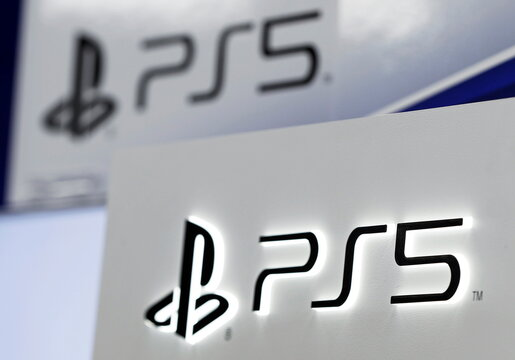 The logos of Sony PlayStation 5 are displayed at the consumer electronics retailer chain Bic Camera, ahead of its official launch, in Tokyo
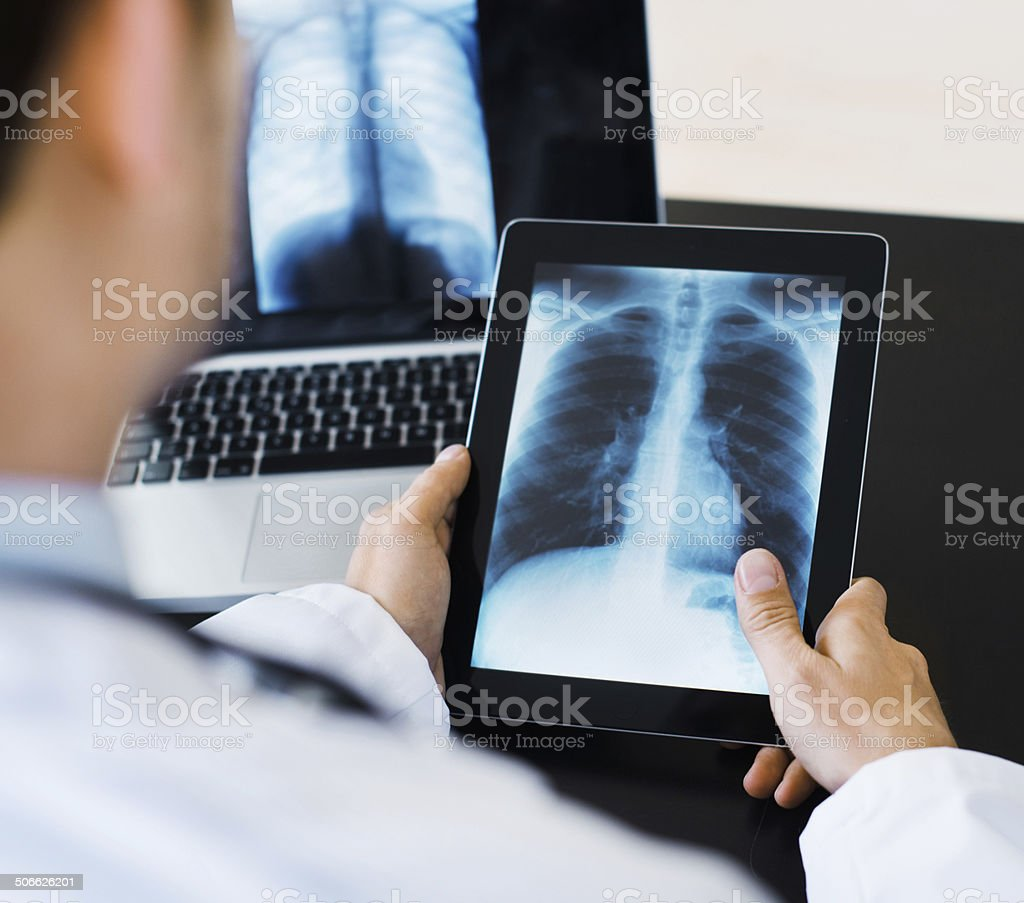 Doctor Using Digital Tablet Viewing Medical Scan stock photo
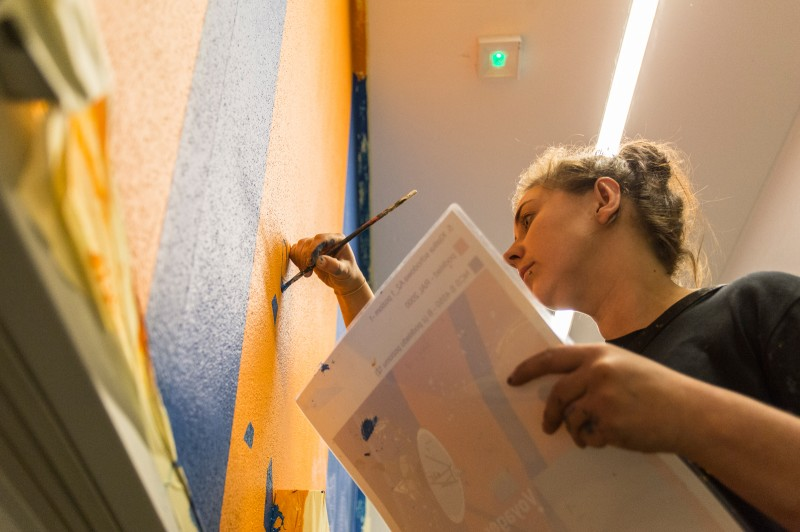 Artist painting wall designs in a modern Proximo office building on Przyokopowa street in Warsaw | PROXIMO | Portfolio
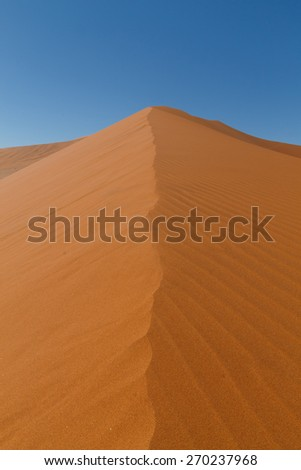 Symmetry view over a dune from Hidden Vlei, Sossusvlei Namibia - stock photo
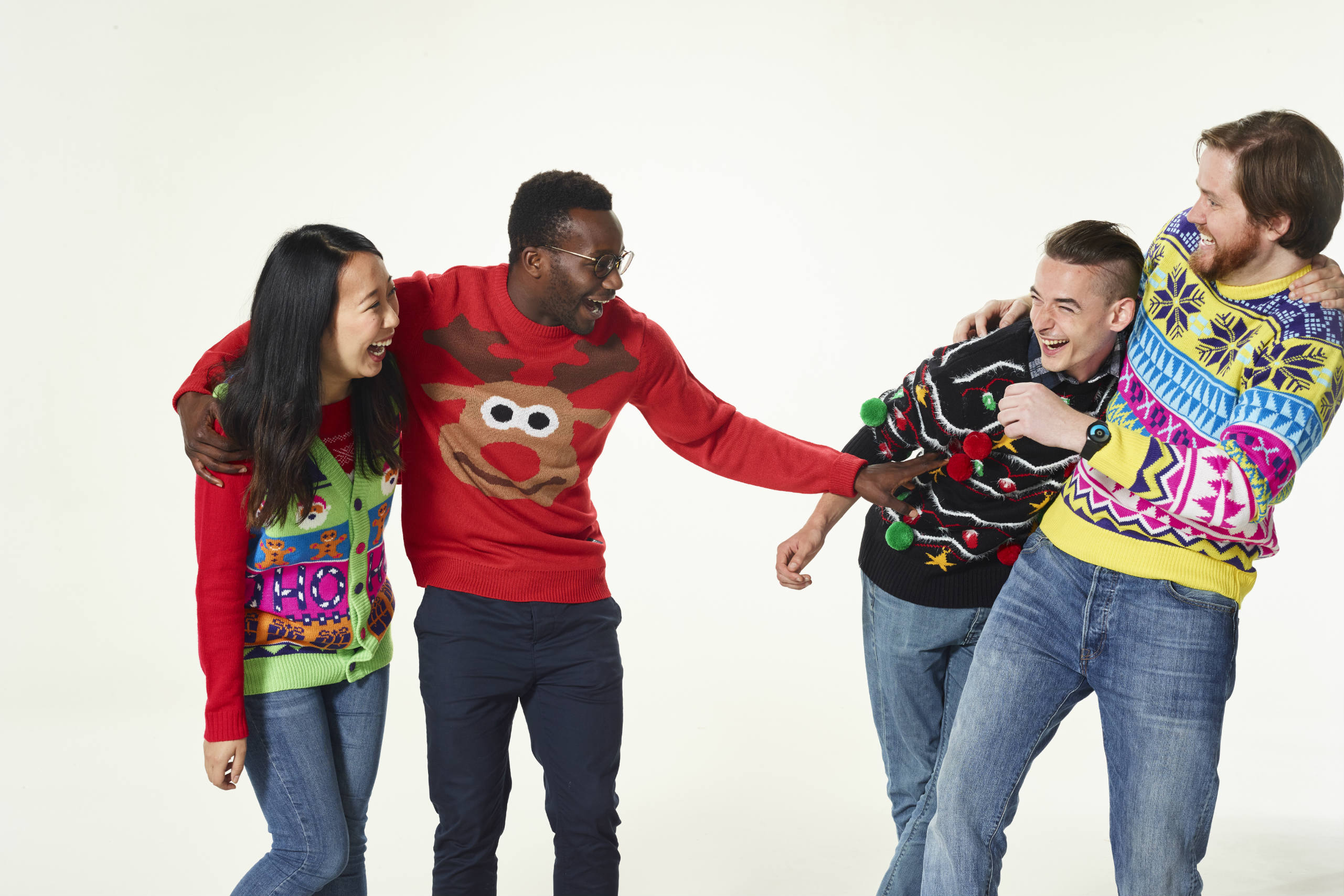 A group of friends pose in their jumpers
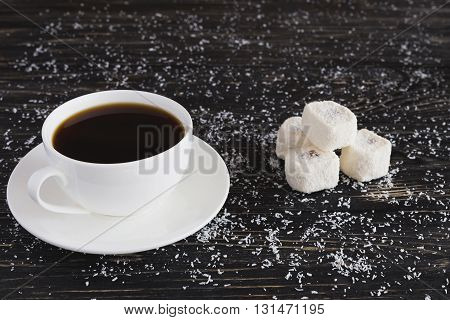 Cup Of Coffee And Rahat Lokum With Coconut On Black Wooden Background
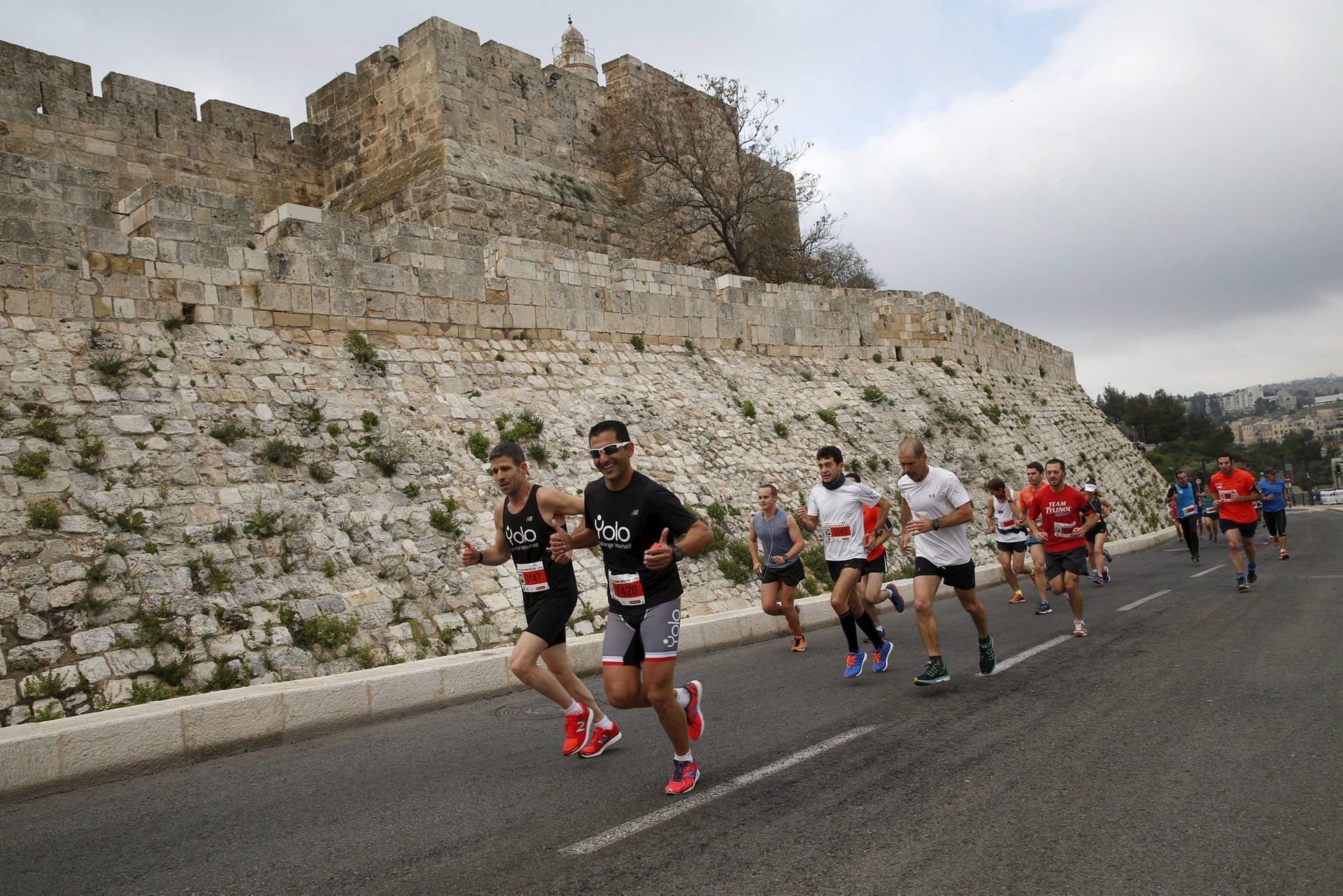 Athletes run outside Jerusalem's Old City as they participate in the sixth international Jerusalem Marathon. March 18, 2016.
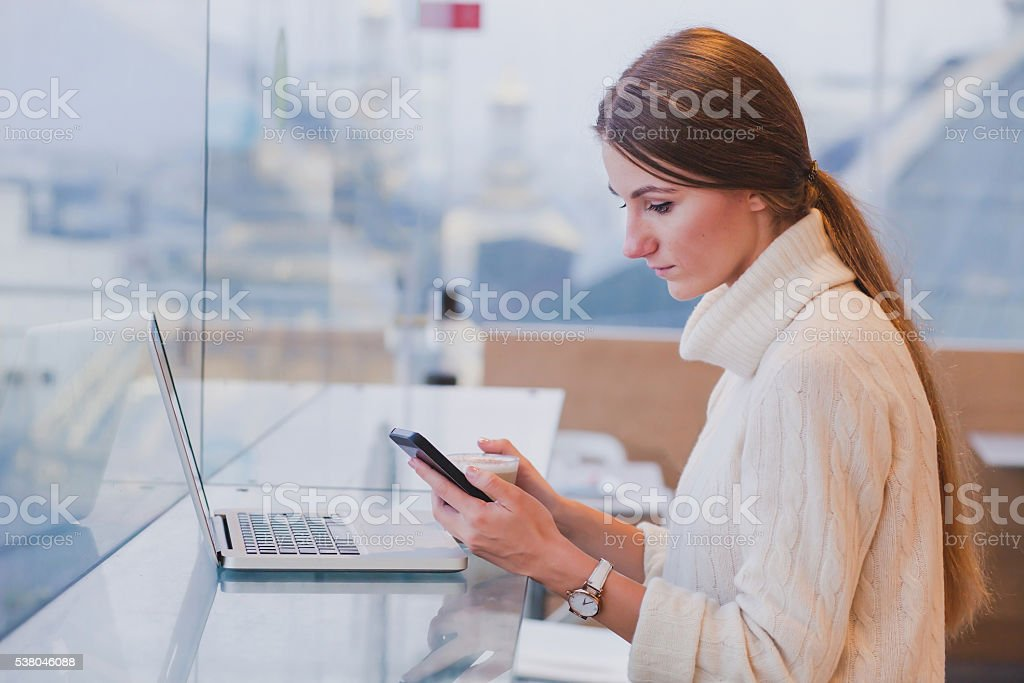 woman using smart phone in modern cafe stock photo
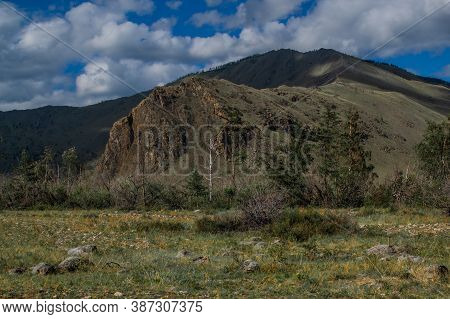Large Tall Green Grassy Rock. Mountain Range On Baikal, Sarma. Trees And Bushes In The Foreground In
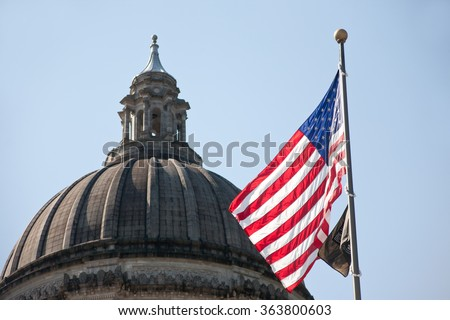 Washington State Capitol, Legislative building's dome with the flag of the United States - stock photo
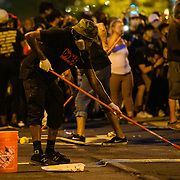 """Artist paint """"Defund The Police"""" on 16th Street. Thousands of Black Lives Matter Protesters march from multiple locations and descended onto the newly name Black Lives Matter plaza on 16th and H Street to protest of the killing of George Floyd in police custody, on Saturday, June 6, 2020."""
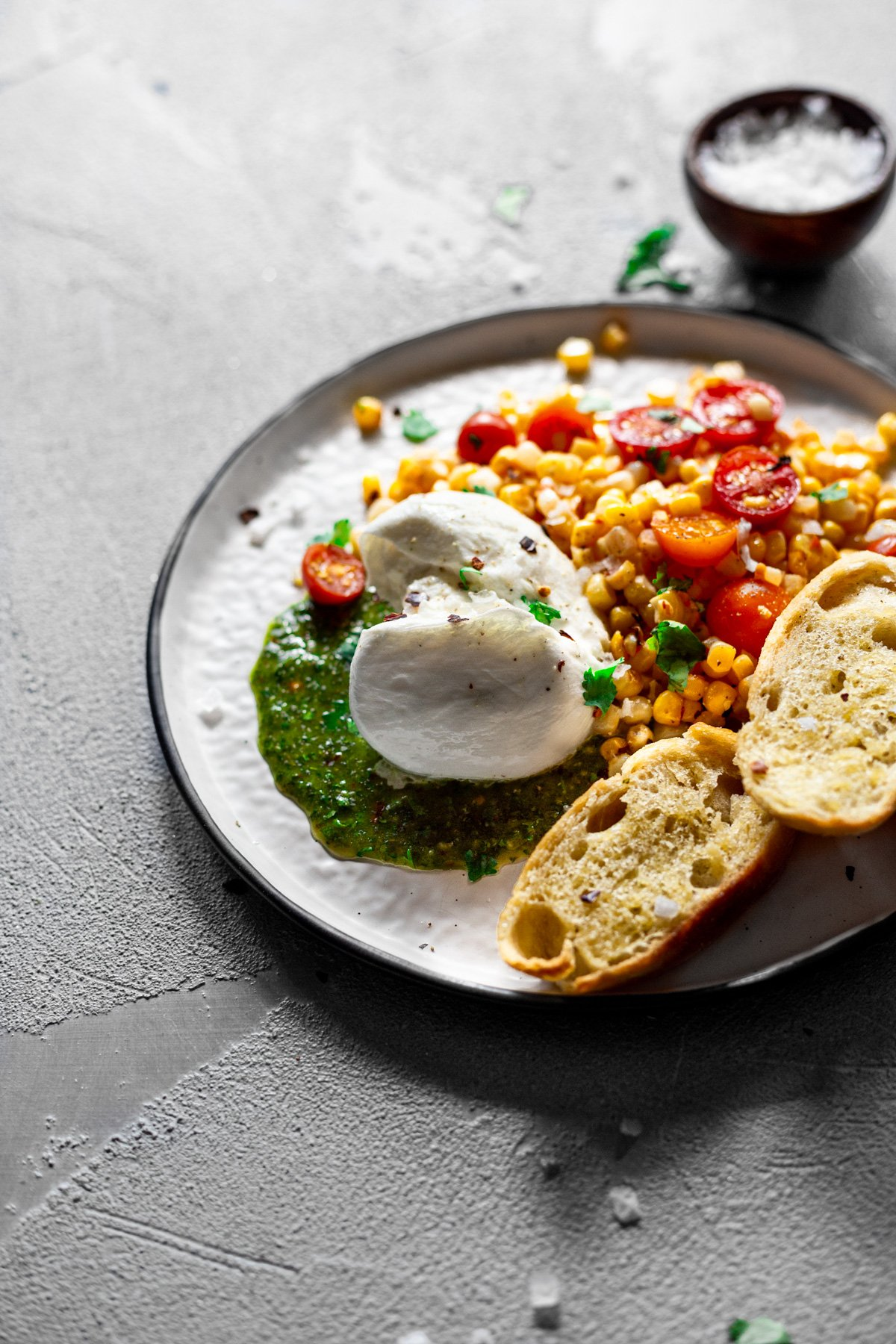 angled view of burrata with chimichurri sauce and corn and tomato salad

== == ==

-- GOAL OF THE EXERCISE --
Could you repeat every record exactly as written, with the pictures left out?

-- OUTPUT FOR THIS EXERCISE --
 The logos of Sony PlayStation 5 are displayed at the consumer electronics retailer chain Bic Camera, ahead of its official launch, in Tokyo
 Doctor Using Digital Tablet Viewing Medical Scan stock photo
 Artist painting wall designs in a modern Proximo office building on Przyokopowa street in Warsaw | PROXIMO | Portfolio
 Symmetry view over a dune from Hidden Vlei, Sossusvlei Namibia - stock photo
 A group of friends pose in their jumpers
 Cup Of Coffee And Rahat Lokum With Coconut On Black Wooden Background
 Athletes run outside Jerusalem's Old City as they participate in the sixth international Jerusalem Marathon. March 18, 2016.
 woman using smart phone in modern cafe stock photo
Large Tall Green Grassy Rock. Mountain Range On Baikal, Sarma. Trees And Bushes In The Foreground In
 Washington State Capitol, Legislative building's dome with the flag of the United States - stock photo
 """Artist paint """"Defund The Police"""" on 16th Street. Thousands of Black Lives Matter Protesters march from multiple locations and descended onto the newly name Black Lives Matter plaza on 16th and H Street to protest of the killing of George Floyd in police custody, on Saturday, June 6, 2020."""
 angled view of burrata with chimichurri sauce and corn and tomato salad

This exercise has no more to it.